In recent conversations with my soon-to-be-a-college-grad daughter Hannah, we critiqued her (already impressive) LInkedIn profile with an eye toward translating her stellar academic, internship and service-leadership accomplishments into real-world skills.
These ten tips — gleaned from one of my past presentations to young professionals — are still a good reminder of a business-building approach to social media, … no matter your age or experience.
1. Establish a solid profile
It is tempting to plug in a few facts and get back to it when time permits but, like all the tools in your professional arsenal, first impressions count. Take the time to shine: add a picture, show what you have to offer, join a group. You wouldn’t hand out your resume before introducing yourself, so don’t do it here.

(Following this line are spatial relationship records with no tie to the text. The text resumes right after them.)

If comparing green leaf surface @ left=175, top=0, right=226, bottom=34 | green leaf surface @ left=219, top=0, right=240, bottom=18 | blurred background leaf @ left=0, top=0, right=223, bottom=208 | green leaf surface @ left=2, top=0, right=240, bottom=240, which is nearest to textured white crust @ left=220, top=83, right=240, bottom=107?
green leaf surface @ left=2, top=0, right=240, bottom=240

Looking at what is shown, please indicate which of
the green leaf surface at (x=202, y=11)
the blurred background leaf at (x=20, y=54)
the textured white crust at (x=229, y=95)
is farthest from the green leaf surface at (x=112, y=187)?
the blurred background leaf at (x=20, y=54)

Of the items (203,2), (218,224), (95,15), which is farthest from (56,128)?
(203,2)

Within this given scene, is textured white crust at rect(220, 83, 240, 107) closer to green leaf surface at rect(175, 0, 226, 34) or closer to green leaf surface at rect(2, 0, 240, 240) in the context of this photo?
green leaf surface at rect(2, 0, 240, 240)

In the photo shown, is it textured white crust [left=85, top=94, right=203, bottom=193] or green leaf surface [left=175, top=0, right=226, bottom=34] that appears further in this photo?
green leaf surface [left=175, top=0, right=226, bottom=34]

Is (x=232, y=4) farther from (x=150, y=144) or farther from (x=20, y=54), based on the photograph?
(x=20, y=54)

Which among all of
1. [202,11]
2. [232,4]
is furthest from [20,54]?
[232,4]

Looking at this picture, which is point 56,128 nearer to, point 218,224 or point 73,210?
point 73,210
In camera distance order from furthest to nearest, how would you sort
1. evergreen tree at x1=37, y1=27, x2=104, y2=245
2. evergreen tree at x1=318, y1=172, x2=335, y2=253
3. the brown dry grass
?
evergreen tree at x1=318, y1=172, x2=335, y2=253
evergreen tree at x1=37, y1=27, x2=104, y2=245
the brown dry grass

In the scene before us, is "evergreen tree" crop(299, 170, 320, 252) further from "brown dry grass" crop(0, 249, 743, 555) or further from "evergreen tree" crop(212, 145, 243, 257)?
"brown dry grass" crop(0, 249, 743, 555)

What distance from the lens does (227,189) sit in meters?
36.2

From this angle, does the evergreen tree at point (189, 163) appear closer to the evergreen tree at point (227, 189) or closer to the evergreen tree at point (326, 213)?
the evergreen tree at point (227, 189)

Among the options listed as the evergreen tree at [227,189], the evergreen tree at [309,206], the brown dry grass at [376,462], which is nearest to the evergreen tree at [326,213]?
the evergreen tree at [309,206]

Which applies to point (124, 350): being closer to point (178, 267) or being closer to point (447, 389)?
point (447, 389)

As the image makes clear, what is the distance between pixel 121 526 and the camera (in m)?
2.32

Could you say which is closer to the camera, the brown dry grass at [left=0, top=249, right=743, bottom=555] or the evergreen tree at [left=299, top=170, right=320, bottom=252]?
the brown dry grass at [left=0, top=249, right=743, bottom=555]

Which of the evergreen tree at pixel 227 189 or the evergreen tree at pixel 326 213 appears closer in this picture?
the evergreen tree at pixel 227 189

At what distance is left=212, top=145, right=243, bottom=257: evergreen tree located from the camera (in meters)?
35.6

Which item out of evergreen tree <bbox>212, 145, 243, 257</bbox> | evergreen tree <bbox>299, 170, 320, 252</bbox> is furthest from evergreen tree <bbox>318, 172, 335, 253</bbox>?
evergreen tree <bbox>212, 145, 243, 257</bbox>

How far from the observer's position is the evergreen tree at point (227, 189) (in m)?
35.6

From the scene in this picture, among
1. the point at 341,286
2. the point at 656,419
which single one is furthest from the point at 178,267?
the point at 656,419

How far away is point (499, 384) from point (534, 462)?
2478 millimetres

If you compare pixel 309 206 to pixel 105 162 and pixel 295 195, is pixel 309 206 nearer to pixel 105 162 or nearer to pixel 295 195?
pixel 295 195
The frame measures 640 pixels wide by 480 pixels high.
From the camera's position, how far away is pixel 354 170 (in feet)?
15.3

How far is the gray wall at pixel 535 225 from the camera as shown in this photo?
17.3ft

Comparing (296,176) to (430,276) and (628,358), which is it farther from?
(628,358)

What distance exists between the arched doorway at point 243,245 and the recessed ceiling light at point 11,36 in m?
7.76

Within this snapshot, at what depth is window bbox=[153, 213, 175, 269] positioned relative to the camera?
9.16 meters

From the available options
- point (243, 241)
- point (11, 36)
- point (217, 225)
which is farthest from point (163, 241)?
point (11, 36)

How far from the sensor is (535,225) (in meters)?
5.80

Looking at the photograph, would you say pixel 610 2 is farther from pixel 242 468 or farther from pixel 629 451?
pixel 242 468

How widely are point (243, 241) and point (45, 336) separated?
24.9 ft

2. Write professionally for the job you seek
Write for the screen, in short blocks of copy. Use complete sentences with a professional writing style. This is not the forum for “lol” or “brb.” Think about the reader and be sure to proofread for grammar and typos.
3. Use your best voice
Light up your “Profile” with your voice. Use specific adjectives, colorful verbs, active construction (‘managed project team,’ not ‘responsible for project team management’). Act naturally: don’t write in the third person unless that formality suits you. Picture yourself at a networking gathering. How do you introduce yourself? That’s your authentic voice, so use it.
4. Put your elevator pitch to work
Go back to your interview introduction. That 30-second commercial, the essence of who you are and what you do, is a personal elevator pitch. Use it in the “Summary” section to engage readers. You’ve got 5-10 seconds to capture their attention. The more meaningful your summary is, the more time you’ll get from readers.
5. Point out your skills
For some professions, the “Specialties” field may be your personal search engine optimizer. This searchable section is where that list of industry buzzwords from your resume belongs. This is also the place to display particular abilities and interests, the personal values you bring to your professional performance, or even a note of humor or passion.
6. Explain your experience
Help the reader grasp the key point: translate your features into benefits. If you have worked or interned, briefly say what the company does and what you did. Think of a face-to-face meeting: after you’ve introduced yourself, how do you describe what you might offer? Use those clear, succinct phrases here and break them into visually digestible chunks.
7. Distinguish yourself from the crowd
Use the “Additional Information” section to round out your “Profile” with a few key interests. Add websites that showcase your abilities or passions. List professional associations, awards, charitable involvement, etc.
8. Build your connections.
The company you keep reflects on you. What happens when you view a “Profile” and see that you know someone in common? The value of that commonality works both ways. So identify connections that will add to your credibility, being selective. While it is easy to “accept” every invitation, don’t invite others into your network if you are unsure of their caliber or integrity.
9. Leverage relationships
Informal market research is perhaps the most valuable feature of LinkedIn. If you are seeking a job or preparing for an interview, search for profiles of key decision-makers or influence-leaders. You may share an acquaintance or an interest and may even find someone who can vouch for you as a fine and upstanding individual.
10. The heart of social networking
Putting people together with no immediate opportunity for your own gain is at the heart of social networking. In fact, the pay-it-forward philosophy is inherent in networking of any sort, … face-to-face or Internet-based. If you see two people who would benefit from meeting, “introduce” them via LinkedIn or other traditional means.